Technological applications of superconductivity

From Wikipedia, the free encyclopedia

Some of the technological applications of superconductivity include the production of magnetometers based on SQUIDs, digital circuits (including those based on Josephson junctions and rapid single flux quantum technology), Magnetic Resonance Imaging, control magnets in particle accelerators and fusion reactors (tokamaks), power cables, and microwave filters (e.g., for mobile phone base stations).

Many promising applications of superconductivity have been stalled by the impracticality of maintaining large systems (e.g. long stretches of cable) at cryogenic temperatures. These problems may soon be alleviated with the continued development of high temperature superconductors (HTS), as these can be cooled by using liquid nitrogen rather than liquid helium (which is much more expensive and difficult to handle) or by using cryocoolers. However, the currently known high-temperature superconductors are brittle ceramics which are expensive to manufacture and not easily turned into wires or other useful shapes.

Commercial quantities of HTS wire based on BSCCO are now available at around 5 times the price of the equivalent copper conductor. BSCCO wire requires an expensive batch production process and relatively high quantites of silver, but even so the silver is only a small part of the cost (less than 10%). Pilot plants have been developed that use YBCO to produce coated conductors in a semi-continuous process. Manufacturers are claiming the potential to reduce the price in volume to 50% to 20% of BSCCO. If the latter occurs HTS wire will be competitive with copper in many large industrial applications.

Right now HTS wire is used in current leads for low temperature superconducting devices. Early markets for the wire are emerging in replacing low temperature superconductors (LTS) in powerful magnets (copper has a limit to the field strength it can produce, and while HTS wire is much more expensive than LTS this can be offset by the relative cost and convenience of cooling). Also, HTS can withsand much higher magnetic fields than LTS can, so HTS at liquid helium temperatures are used for high-field inserts inside LTS magnets.

Promising future industrial and commercial applications include transformers, power storage, motors, fusion reactors (see ITER) and magnetic levitation devices. Most applications employ the well-understood conventional superconductors, but it is expected that high-temperature superconductors will soon become more cost-effective in many cases.

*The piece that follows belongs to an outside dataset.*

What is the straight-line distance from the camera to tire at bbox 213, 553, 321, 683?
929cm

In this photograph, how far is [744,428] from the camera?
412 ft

A new manufacturing process has been discovered that will make YBCO as cheap as copper [1] but this is partly because the price of cuopper has increased substatially recently. The comparison is flawed because the cryogenic cooling for superconducting machines is still required, and this can be half the capital cost of the machine when cheap superconductors are used.

Magnesium Diboride is a much cheaper superconductor than either BSCCO or YBCO in terms of dollars per current carrying capacity times length ($/kA.m). Most manufactured wires are already substantially cheaper than copper. However, this material must be operated at temperatures below about 30K; so the cost of cryogenic equipment is very significant.